Odds and Ends

I apologize for not posting regularly the past week or so. We are bogged down in exams here at Rice, and my in-laws are here for the holidays. And we celebrate more than Christmas in December in my family since my son's birthday is mid-month. So we just finished a pizza party here at the house for Alexander. He's four this year. So I'm bushed. I promise that I will post occasionally over the rest of the month, and get back to every day posts once the new year starts and I'm back to my office regularly.

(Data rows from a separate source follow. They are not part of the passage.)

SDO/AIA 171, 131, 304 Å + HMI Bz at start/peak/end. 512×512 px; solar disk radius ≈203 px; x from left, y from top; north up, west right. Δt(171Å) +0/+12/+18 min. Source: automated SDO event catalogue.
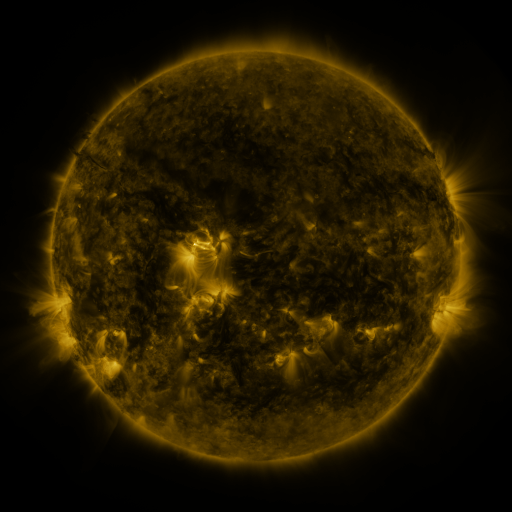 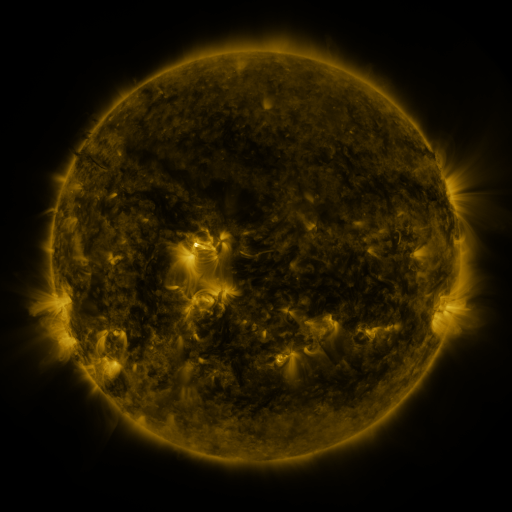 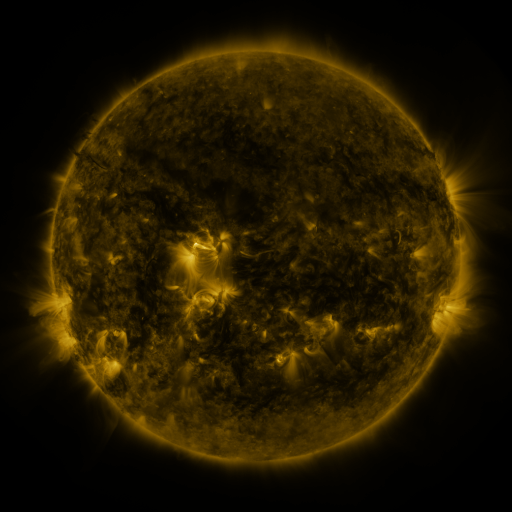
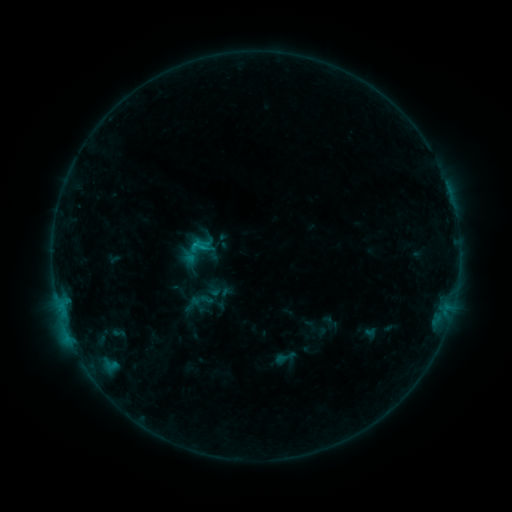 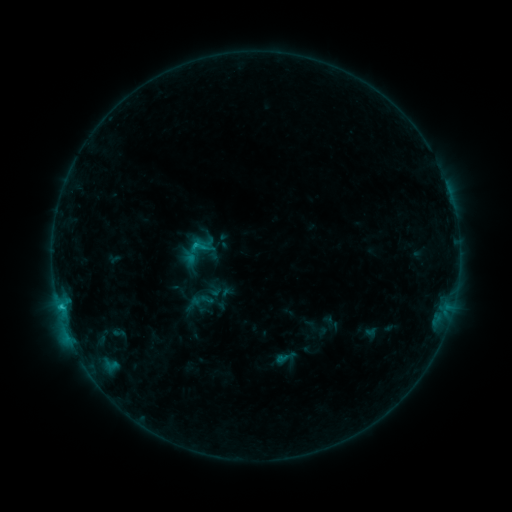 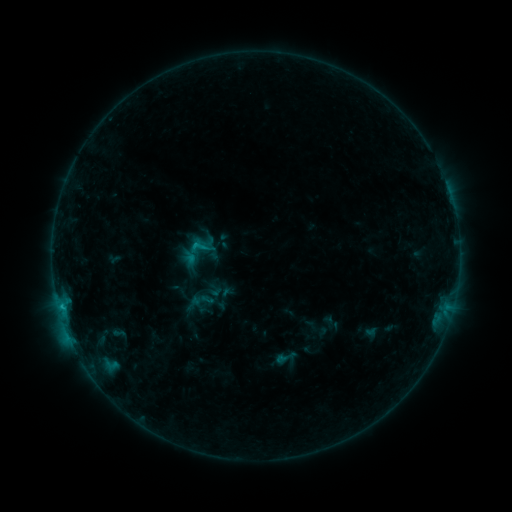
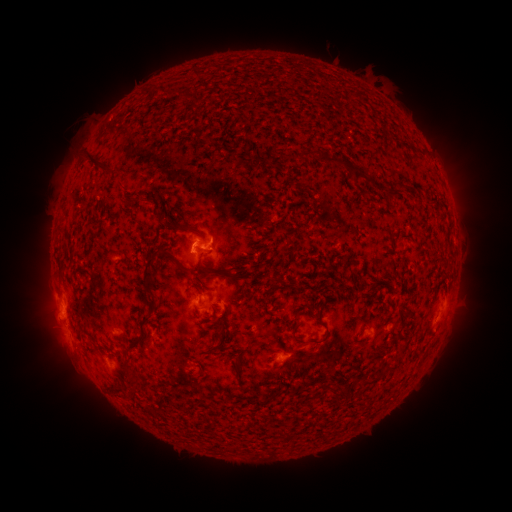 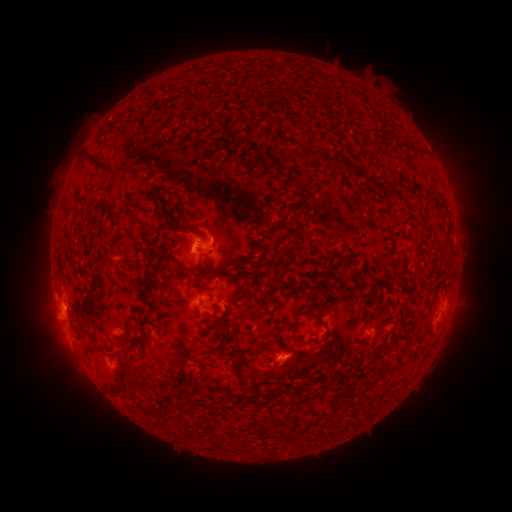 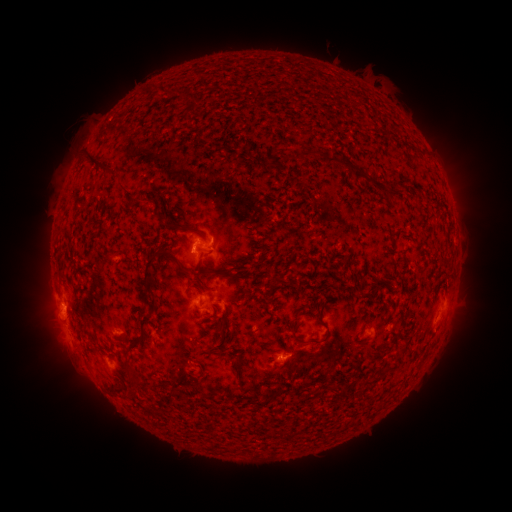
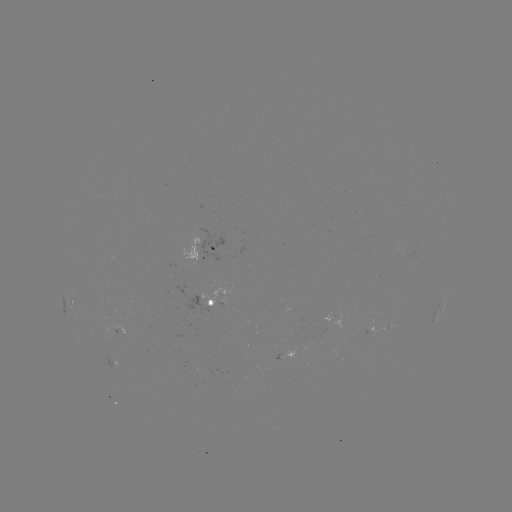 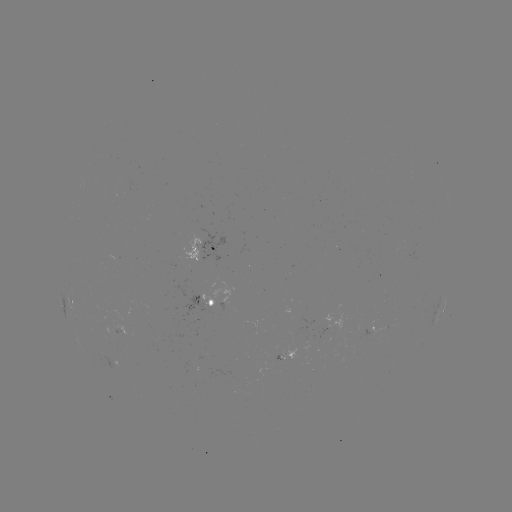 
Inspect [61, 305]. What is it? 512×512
C1.0 flare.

For now I want to say, Yeah! You all came up with exactly the parody texts I think about when I'm explaining the Gospel of Judas. There is quite a fair amount of Gnostic parody, with Jesus laughing at the ignorance of the non-Gnostic Christians. So I have no idea how Marvin Meyer can say that the Gospel of Judas cannot contain parody or satire and that there are no examples of this in ancient literature. I can point to a number of substantive examples as you have all outlined in your comments.

The more I study the Gospel of Judas, I also have come to realize that the subversive message of the text (non-Gnostic Christians have been tricked into worshiping the wrong god, the Demiurge) is satire at this fullest. The author I think was sincerely worried about the salvation of the non-Gnostic Christians, whose leaders were leading them astray. He was using satire to criticize and correct them.

If you get a chance, check out the National Review this week. There is a full story about the Gospel of Judas, my involvement, and other scholars who are also questioning NGS's work and interpretation. When I get a copy of the magazine, I will post the text here.

As for the Mandaean petition, we are almost half way there: 449. So keep passing it around and encouraging those you know to sign it. Let's help get the Mandaeans a safe haven in the US.